Avec la couleur du direct
Suite à une recherche étayée sur le sujet, l’obstination avec laquelle les objets à filmer se sont imposés lors du tournage, à intervalles relativement réguliers, a conduit notre petite équipe à une certaine perméabilité à l’environnement, attitude qui s’est accompagnée d’une distanciation plus ou moins prononcée permettant l’organisation des divers éléments de signification dans le champ du discours.

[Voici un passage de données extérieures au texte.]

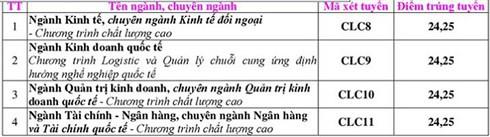 Update điểm chuẩn đại học 2018 của các trường top đầu Việt Nam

À la fois sujets et objets de l’histoire, nous nous sommes retrouvés libres, étant données les diverses possibilités de choix, de point de vue éthique et esthétique dans le développement du sujet, et contraints, par les limites du thème abordé au sein de l’œuvre et un contexte de production où les moyens techniques et financiers étaient particulièrement réduits.
Cependant, en sa qualité de discours filmique, possédant une relative autonomie, EN DERNIÈRES PAGES demeure, comme tout film, le fruit du rapport filmant/filmé et constitue une proposition d’interprétation d’un fragment de vie.
Et ponctué de bruits musicaux
La recherche d’un climat sonore qui favorise la cristallisation du sens de certaines images, tout en évitant la monotonie du bruit enregistré, nous a conduit à l’utilisation de fragments musicaux qui trouvent le plus souvent leur départ logique dans les scènes elles-mêmes.
La musique composée pour EN DERNIÈRES PAGES, en considérant généralement le bruit comme “son musical” et en le traitant comme tel, ou encore, en associant certains éléments musicaux aux bruits réels, ajoute un éclairage particulier, suggère, donne du relief à l’image, en plus de prendre racine dans l’événement montré.
En outre, il était déterminant pour nous que le thème musical apparaissant en quelques versions et sous forme de leitmotiv, tout en participant à la structure rythmique du film, puisse être perçu comme élément composant du climat du film, élément intervenant selon une certaine logique interne pour appuyer le sens, souligner de manière variée les idées maîtresses du film.
Réponse à certains besoins précis, exigée par la situation, la musique du film s’est donc imposée comme nécessité organique. Commentaire personnel d’un musicien. Occasion et conséquence d’un échange fructueux avec un compositeur cherchant à dépasser les recettes traditionnelles de la musique au cinéma.
Nous étions une histoire
avec des zooms d’espérance
qui investissaient un futur incertain
Nous vivions du désir de l’inconnu
qui court vers sa propre mort
Il y a parfois des jeux d’adultes
qui piègent le désespoir
en le pointant du doigt
Jean Tessier
avril 84
Réalisateur, scénariste et caméraman, Jean Tessier est aussi producteur et membre fondateur de la coopérative de production Spirafilm. De plus, il enseigne le cinéma à l’Université Laval. Avec EN DERNIÈRES PAGES, il signe son premier long métrage.
* Cet article fait référence au film EN DERNIÈRES PAGES, documentaire de long métrage, 16mm noir et blanc, réalisé par Jean Tessier et produit par Spirafilm.